## REQUIREMENT
Please pull out every line of the items below that contains the string "instances", and treat uppercase and lowercase letters as different.

Dataset excerpt
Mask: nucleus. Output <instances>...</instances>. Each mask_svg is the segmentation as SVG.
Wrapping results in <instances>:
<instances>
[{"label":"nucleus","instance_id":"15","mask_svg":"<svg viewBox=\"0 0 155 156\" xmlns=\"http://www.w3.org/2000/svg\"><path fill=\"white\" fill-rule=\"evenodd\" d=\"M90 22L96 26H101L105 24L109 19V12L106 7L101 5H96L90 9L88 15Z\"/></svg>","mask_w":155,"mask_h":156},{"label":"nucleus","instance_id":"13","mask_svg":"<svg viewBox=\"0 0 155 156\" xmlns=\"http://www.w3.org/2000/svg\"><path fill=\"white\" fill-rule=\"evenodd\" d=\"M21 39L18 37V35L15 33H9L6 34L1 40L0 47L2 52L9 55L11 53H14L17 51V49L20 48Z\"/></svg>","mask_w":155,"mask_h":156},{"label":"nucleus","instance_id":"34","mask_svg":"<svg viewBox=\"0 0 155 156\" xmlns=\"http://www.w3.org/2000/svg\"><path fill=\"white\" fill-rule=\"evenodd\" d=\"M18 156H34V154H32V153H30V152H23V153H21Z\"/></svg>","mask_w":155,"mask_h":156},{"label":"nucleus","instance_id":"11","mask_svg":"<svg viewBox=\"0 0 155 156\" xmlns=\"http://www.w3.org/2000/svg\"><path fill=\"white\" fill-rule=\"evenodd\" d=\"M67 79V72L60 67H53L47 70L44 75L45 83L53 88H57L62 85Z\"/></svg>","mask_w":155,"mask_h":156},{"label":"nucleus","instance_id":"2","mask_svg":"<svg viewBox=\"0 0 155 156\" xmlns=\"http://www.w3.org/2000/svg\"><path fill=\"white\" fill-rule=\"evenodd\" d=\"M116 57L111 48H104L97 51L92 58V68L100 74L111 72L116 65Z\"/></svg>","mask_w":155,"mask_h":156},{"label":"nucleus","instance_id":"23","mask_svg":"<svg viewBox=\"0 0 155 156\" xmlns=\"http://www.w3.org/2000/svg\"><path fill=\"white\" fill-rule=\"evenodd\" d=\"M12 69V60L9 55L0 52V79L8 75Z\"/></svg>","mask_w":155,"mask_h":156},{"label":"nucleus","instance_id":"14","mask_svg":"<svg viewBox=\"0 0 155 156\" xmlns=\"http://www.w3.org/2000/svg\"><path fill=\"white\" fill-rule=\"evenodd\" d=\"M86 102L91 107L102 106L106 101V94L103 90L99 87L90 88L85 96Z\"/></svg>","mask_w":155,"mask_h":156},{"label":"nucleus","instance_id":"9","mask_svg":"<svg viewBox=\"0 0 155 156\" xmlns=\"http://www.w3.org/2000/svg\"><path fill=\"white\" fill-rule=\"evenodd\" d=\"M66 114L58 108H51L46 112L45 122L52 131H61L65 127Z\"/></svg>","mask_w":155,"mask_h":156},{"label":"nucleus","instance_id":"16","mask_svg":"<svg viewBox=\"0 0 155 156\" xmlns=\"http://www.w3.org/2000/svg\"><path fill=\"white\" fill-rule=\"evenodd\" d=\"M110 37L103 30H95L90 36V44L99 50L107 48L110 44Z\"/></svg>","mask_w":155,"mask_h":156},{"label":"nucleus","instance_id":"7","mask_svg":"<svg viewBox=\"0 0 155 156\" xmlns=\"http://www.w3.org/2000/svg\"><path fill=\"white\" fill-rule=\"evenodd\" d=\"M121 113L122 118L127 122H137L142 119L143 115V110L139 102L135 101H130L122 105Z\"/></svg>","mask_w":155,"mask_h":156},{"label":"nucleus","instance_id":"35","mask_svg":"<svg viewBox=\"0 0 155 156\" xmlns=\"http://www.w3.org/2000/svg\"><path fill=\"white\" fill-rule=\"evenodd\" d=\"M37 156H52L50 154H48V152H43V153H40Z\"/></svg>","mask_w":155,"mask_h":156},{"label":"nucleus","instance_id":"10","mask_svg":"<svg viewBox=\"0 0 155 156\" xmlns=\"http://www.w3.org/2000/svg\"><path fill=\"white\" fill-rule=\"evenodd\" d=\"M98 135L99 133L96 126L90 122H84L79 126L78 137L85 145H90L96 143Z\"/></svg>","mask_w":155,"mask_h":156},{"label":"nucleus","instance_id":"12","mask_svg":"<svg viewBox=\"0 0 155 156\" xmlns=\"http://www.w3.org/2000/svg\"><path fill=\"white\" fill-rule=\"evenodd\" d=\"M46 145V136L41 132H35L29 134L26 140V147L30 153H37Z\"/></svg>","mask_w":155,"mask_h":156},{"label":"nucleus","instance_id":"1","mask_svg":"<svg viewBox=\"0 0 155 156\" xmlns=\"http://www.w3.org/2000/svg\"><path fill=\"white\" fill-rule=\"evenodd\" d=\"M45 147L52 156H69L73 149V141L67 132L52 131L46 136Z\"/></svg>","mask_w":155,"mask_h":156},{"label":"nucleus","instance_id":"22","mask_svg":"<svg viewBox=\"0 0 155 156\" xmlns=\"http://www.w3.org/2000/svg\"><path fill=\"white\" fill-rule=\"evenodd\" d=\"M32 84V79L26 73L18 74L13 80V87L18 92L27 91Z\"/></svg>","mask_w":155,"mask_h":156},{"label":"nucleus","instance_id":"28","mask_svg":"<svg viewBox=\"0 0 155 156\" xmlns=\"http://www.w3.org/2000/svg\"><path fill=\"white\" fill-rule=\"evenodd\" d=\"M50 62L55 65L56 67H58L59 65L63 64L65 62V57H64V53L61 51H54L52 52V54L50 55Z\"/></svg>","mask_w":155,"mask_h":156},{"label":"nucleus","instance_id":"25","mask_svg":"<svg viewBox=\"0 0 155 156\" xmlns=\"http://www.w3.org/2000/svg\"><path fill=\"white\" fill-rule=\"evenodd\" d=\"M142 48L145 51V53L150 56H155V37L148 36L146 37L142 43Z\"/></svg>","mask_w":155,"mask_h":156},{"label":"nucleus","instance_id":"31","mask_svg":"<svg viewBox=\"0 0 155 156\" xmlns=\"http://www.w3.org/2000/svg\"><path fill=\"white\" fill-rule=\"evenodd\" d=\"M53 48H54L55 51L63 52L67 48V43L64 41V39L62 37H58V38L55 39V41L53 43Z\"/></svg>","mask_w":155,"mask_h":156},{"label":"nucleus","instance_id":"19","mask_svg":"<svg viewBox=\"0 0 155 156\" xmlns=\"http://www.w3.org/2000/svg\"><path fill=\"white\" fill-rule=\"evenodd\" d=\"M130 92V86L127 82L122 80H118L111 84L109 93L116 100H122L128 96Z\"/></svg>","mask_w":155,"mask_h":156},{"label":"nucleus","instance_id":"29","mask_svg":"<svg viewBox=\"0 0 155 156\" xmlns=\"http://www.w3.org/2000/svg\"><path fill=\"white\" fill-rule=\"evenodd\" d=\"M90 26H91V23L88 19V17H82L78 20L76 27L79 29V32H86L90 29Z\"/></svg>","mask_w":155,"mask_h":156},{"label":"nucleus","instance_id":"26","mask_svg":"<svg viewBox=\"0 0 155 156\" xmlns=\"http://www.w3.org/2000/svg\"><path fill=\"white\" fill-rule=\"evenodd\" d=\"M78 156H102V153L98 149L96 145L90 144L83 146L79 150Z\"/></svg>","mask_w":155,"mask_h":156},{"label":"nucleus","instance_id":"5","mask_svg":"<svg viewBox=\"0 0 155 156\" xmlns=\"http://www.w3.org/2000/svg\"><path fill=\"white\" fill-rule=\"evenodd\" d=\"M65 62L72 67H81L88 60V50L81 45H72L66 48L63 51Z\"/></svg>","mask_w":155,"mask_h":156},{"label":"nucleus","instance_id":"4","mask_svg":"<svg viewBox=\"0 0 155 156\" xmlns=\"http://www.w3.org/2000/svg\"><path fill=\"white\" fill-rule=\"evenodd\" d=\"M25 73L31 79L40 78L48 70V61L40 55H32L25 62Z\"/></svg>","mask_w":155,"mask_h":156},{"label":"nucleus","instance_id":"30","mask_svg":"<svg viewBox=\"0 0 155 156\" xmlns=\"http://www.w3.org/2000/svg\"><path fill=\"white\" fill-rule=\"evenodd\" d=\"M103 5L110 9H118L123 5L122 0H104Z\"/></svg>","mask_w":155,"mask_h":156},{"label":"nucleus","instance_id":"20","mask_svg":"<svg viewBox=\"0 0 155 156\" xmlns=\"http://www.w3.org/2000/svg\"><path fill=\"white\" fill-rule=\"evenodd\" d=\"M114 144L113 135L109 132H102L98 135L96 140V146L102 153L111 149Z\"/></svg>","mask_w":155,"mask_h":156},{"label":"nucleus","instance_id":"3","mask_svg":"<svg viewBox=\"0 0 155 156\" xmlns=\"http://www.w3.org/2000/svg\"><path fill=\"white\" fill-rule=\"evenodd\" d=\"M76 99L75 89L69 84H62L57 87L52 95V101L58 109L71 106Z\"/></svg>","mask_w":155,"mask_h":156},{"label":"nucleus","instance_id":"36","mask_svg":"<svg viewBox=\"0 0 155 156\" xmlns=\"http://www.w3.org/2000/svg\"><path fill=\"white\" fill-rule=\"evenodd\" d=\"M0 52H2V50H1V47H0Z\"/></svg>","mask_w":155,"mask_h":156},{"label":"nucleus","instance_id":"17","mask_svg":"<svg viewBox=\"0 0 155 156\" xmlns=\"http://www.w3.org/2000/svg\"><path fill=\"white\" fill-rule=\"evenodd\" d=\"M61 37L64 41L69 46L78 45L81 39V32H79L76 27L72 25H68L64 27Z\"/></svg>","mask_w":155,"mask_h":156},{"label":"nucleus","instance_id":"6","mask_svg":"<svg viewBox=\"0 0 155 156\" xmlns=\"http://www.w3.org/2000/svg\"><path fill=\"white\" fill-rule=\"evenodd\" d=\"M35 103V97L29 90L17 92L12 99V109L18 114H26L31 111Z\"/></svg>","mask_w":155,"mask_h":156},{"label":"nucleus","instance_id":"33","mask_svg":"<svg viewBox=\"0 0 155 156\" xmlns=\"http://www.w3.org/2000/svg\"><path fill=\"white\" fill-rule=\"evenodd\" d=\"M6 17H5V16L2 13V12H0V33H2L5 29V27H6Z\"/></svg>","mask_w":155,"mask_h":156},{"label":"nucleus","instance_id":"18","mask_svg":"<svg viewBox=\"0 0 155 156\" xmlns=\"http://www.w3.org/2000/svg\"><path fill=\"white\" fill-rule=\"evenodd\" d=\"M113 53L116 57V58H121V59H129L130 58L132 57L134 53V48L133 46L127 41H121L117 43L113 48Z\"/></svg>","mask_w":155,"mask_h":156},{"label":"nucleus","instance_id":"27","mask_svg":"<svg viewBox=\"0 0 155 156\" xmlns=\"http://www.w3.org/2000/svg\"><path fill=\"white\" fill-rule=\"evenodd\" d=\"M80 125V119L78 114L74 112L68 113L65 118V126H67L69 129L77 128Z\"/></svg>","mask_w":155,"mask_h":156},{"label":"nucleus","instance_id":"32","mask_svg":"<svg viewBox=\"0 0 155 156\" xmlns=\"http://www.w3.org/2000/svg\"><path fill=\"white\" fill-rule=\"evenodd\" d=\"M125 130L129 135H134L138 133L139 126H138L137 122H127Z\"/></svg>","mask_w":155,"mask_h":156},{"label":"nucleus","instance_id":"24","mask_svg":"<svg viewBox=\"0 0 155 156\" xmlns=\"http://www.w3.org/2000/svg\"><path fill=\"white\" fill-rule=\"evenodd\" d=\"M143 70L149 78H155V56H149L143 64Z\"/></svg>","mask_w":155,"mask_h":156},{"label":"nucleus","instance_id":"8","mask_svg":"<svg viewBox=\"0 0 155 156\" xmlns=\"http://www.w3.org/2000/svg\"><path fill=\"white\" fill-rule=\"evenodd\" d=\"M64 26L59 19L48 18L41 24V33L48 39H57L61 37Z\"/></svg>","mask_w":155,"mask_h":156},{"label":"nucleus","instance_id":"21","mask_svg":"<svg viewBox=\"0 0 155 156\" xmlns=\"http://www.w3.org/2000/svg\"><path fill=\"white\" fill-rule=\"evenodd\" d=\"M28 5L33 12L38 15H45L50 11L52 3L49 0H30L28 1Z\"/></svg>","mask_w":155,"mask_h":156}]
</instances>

## TASK RESPONSE
Mask: nucleus. Output <instances>...</instances>. Each mask_svg is the segmentation as SVG.
Wrapping results in <instances>:
<instances>
</instances>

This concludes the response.